TIR-Flow: Active Video Search and Reasoning with Frozen VLMs
Hongbo Jin, Siyi Xie, Jiayu Ding, Kuanwei Lin, Ge Li
TL;DR
TIR-Flow reframes video reasoning as an active search problem that leverages frozen vision-language models without fine-tuning. By integrating Hypothesis-Driven Decomposition, Hierarchical Active Perception, and an Evidence Blackboard with Arbitration, it enables a Plan-Look-Verify loop that grounds reasoning in verifiable visual evidence, addressing perceptual bottlenecks and long-horizon inference. Empirical results across seven benchmarks show a robust average improvement of 5.9%, with peaks up to 10.5% on EgoSchema, outperforming several baselines while avoiding additional data or parameter updates. This approach demonstrates that equipping VLMs with active perception at inference time can achieve scalable, reliable video reasoning with reduced training costs.
Abstract
While Large Video-Language Models (Video-LLMs) have achieved remarkable progress in perception, their reasoning capabilities remain a bottleneck. Existing solutions typically resort to a heavy "data engineering" paradigm-synthesizing large-scale Chain-of-Thought (CoT) datasets followed by Supervised Fine-Tuning (SFT) and Reinforcement Learning (RL). This pipeline primarily optimizes probability sampling efficiency and aligns output distributions, but fails to activate the intrinsic intelligence required for dynamic visual exploration.
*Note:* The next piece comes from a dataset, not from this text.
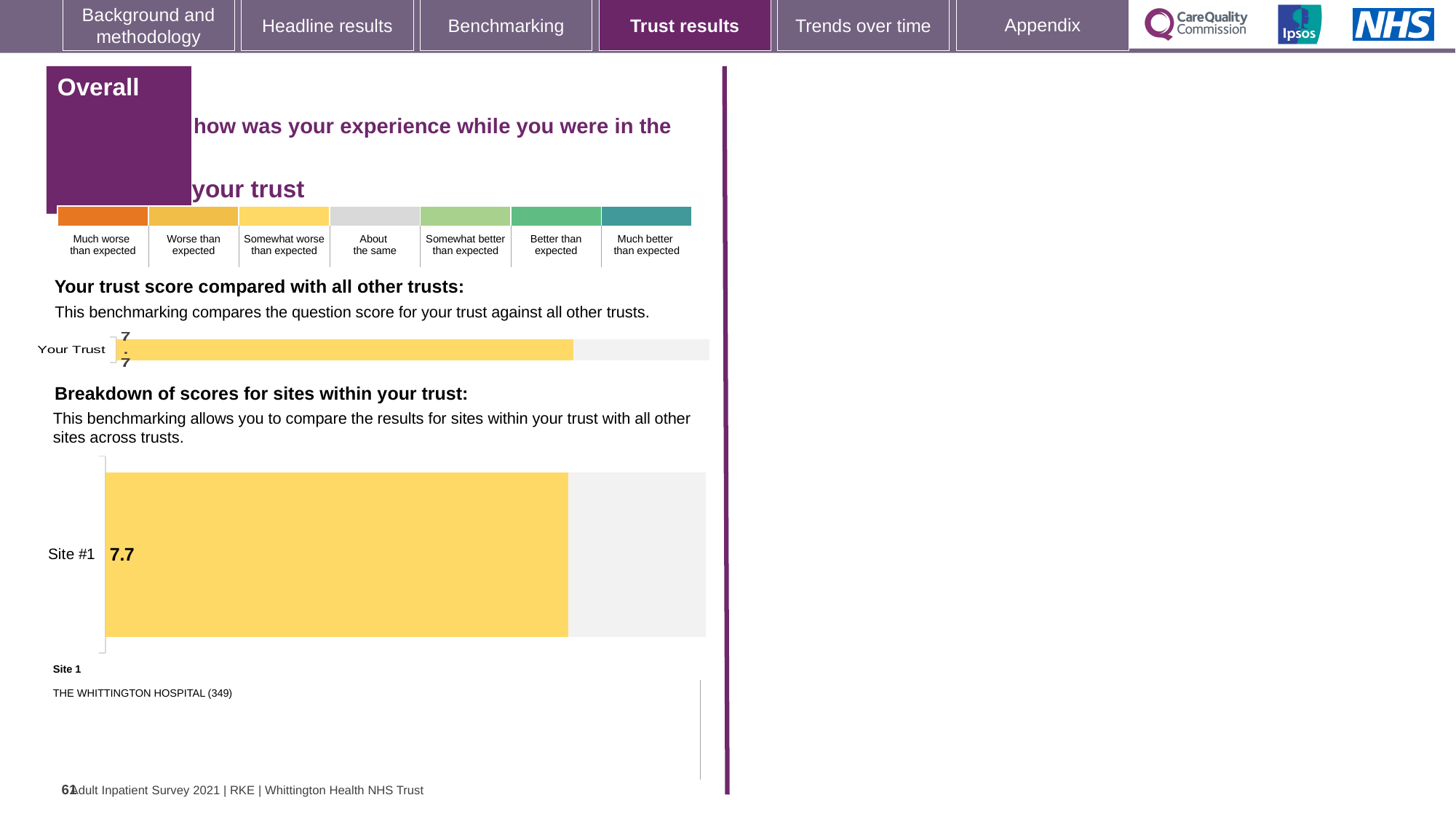
What colour is the bar for Site #1 in the 'Breakdown of scores for sites within your trust' chart? Yellow In the 'Breakdown of scores for sites within your trust' chart, what is the score for Site #1? 7.7 How many bars are plotted in the 'Your trust score compared with all other trusts' chart? 1 In the 'Your trust score compared with all other trusts' chart, what is the score for Your Trust? 7.7 Which hospital is listed as Site 1 below the 'Breakdown of scores for sites within your trust' chart? THE WHITTINGTON HOSPITAL (349) What kind of chart is the 'Breakdown of scores for sites within your trust' chart? bar chart According to the colour key on the slide, which rating category does the yellow colour of the Your Trust bar correspond to? Somewhat worse than expected What is the difference between the Site #1 score and the Your Trust score on the slide? 0 How many bars are plotted in the 'Breakdown of scores for sites within your trust' chart? 1 Is the score for Site #1 in the 'Breakdown of scores for sites within your trust' chart the same as the Your Trust score in the chart above it? Yes, both are 7.7 What kind of chart is the 'Your trust score compared with all other trusts' chart? bar chart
In this work, we propose TIR-Flow, a novel framework that shifts the paradigm from passive processing to active video searching and reasoning without additional data or parameter updating. Concretely, our framework operates through three synergistic modules: HDD decomposes complex queries into a set of verifiable sub-tasks; HAP actively directs visual attention to gather high-resolution evidence for hypothesis validation; EBA maintains a persistent workspace to accumulate and update the discovered clues for logical reasoning. Extensive experiments on seven benchmarks demonstrate that TIR-Flow significantly outperforms recent strong baselines, delivering an average performance boost of 5.9%, with gains reaching 10.5% on Egoschema. Our analysis confirms that empowering frozen VLMs with System-2-like active perception is a scalable path toward solving long-horizon video reasoning.